In 2017, Australian mining company, OreCorp, announced plans to review its operations in Tanzanian after the country reviewed its laws to enable the government to renegotiate all mining contracts.
Tanzania discourages foreign investment in selected aspects of telecoms, mining, shipping, fishing and civil aviation by imposing investment ceilings and difficult licensing requirements.
Foreign firms seeking to invest in Tanzania’s mining sector must be ready to cede a 30 per cent shareholding to the Tanzanian citizens.
Tanzania’s Electronic and Postal Communications (Licensing) Regulations also provides for 51 per cent local ownership for foreigners seeking a content services licence for free-to-air broadcasting.
In the insurance sector, all insurers are required to set aside a 30 per cent stake for Tanzania citizens.
“Tanzania’s requirement for locals to hold at least 30 per cent of controlling interest in insurance companies may slow down or repel foreign investments,” says USAid in its Investment Climate Assessment Report for Tanzania for the year 2018.
According to consultancy firm PricewaterhouseCoopers, regulatory policy changes have had a mixed impact on the business climate and on investor confidence.
Kenya’s Investment Authority (KenInvest) says that regulatory reforms are key to removing the barriers to investment and continuous improvement of the business environment is important for countries seeking to benefit from increased trade and investment.
Concerns by private investors in Tanzania include delays in value added tax and other tax refunds, delayed payments to contractors and suppliers and proliferation of regulatory authorities, licences, taxes and charges.
“There are downside risks to economic growth in the short term stemming from slow budget implementation, a challenging business environment, and private sector concerns about authorities’ enforcement of rules,” said PwC.
In South Sudan all businesses established by expatriates must be 31 per cent owned by locals.
According to PwC, investors are finding it difficult to operate in Uganda due to the time and cost of accessing electricity, difficulties in obtaining construction permits, the relatively lengthy procedures needed to start a business compared to other countries and challenges of trading across borders with regards to the cost of importation.
Uganda, however, allows for 100 per cent foreign-owned businesses, and foreign businesses are allowed to partner with Ugandans without restrictions.

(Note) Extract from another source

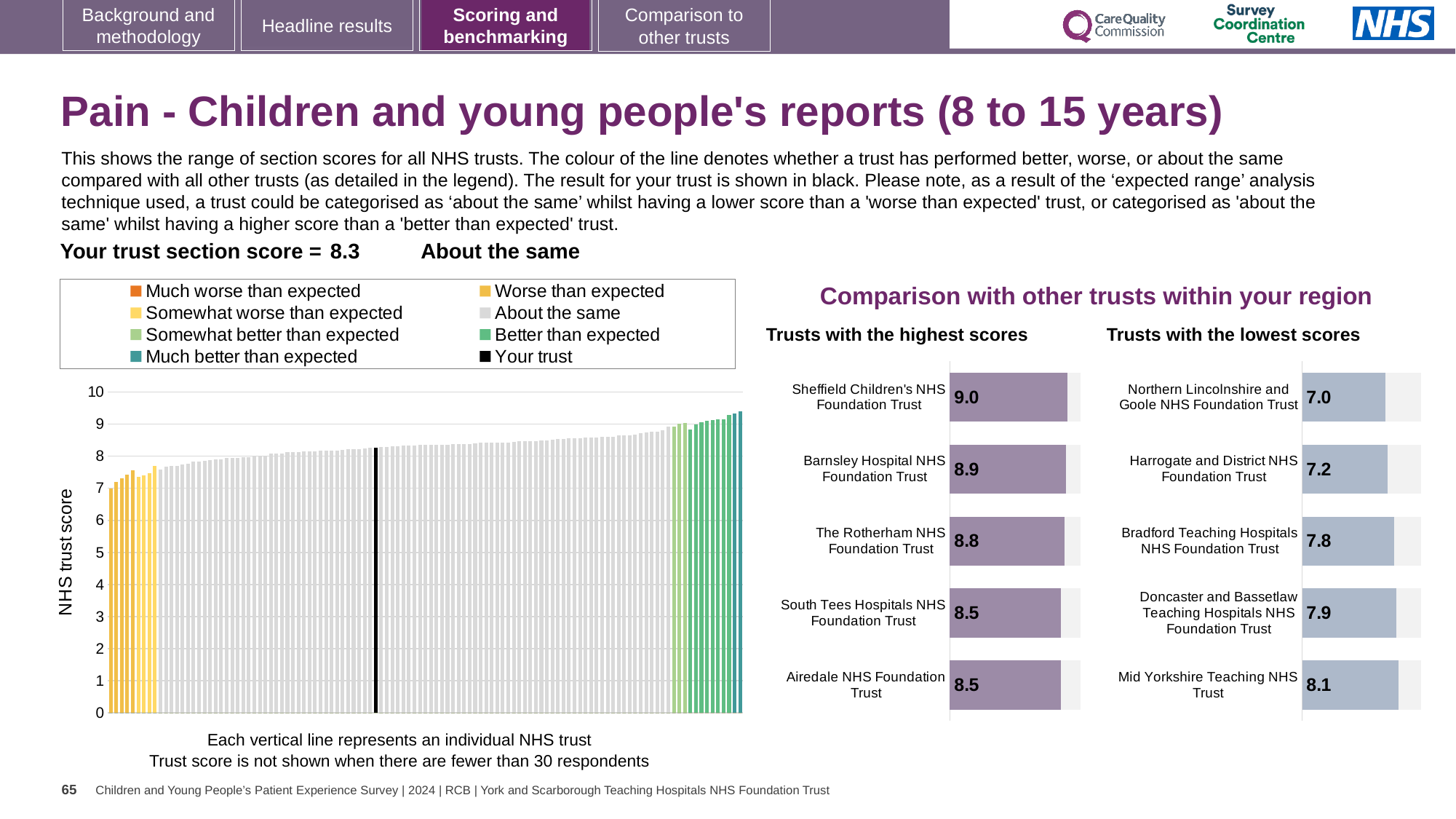
In the 'Trusts with the lowest scores' chart, what is the difference between the scores of Mid Yorkshire Teaching NHS Trust and Northern Lincolnshire and Goole NHS Foundation Trust? 1.1 In the 'Trusts with the lowest scores' chart, what is the score for Harrogate and District NHS Foundation Trust? 7.2 In the 'Trusts with the lowest scores' chart, which has the higher score: Bradford Teaching Hospitals NHS Foundation Trust or Harrogate and District NHS Foundation Trust? Bradford Teaching Hospitals NHS Foundation Trust In the large chart on the left, do the trust scores rise or fall from left to right? Rise In the 'Trusts with the highest scores' chart, what is the score for The Rotherham NHS Foundation Trust? 8.8 In the 'Trusts with the highest scores' chart, what is the difference between the scores of Sheffield Children's NHS Foundation Trust and Barnsley Hospital NHS Foundation Trust? 0.1 What kind of chart is the large chart on the left showing NHS trust scores? Bar chart In the 'Trusts with the highest scores' chart, what is the score for Sheffield Children's NHS Foundation Trust? 9.0 In the 'Trusts with the lowest scores' chart, which trust has the lowest score? Northern Lincolnshire and Goole NHS Foundation Trust How many trusts are shown in the 'Trusts with the lowest scores' chart? 5 In the 'Trusts with the highest scores' chart, which trust has the highest score? Sheffield Children's NHS Foundation Trust How many entries does the legend of the large chart on the left list? 8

Foreign investors also have the right to establish and directly own businesses in any sector except crop and animal production.
In Rwanda, the government has been more lenient to foreign investors by abolishing statutory limits on foreign ownership or control of local firms and avoiding any plan that discriminates against foreign investors.
Local and foreign investors have the right to own and establish business enterprises in the country.
Foreign nationals are allowed to own shares in locally incorporated companies and foreign investors can acquire real estate, though there is a general limit on land ownership.
In Kenya, the telecommunications sector regulator requires that foreign firms that invest in the sector reserves 20 per cent shareholding for Kenyans within three years of receiving the licence while the new Mining Act (2016) restricts foreign participation in the mining sector.
The Act reserves the acquisition of mineral rights to Kenyan companies and provides for 60 per cent Kenyan ownership of mineral dealerships and artisanal mining firms.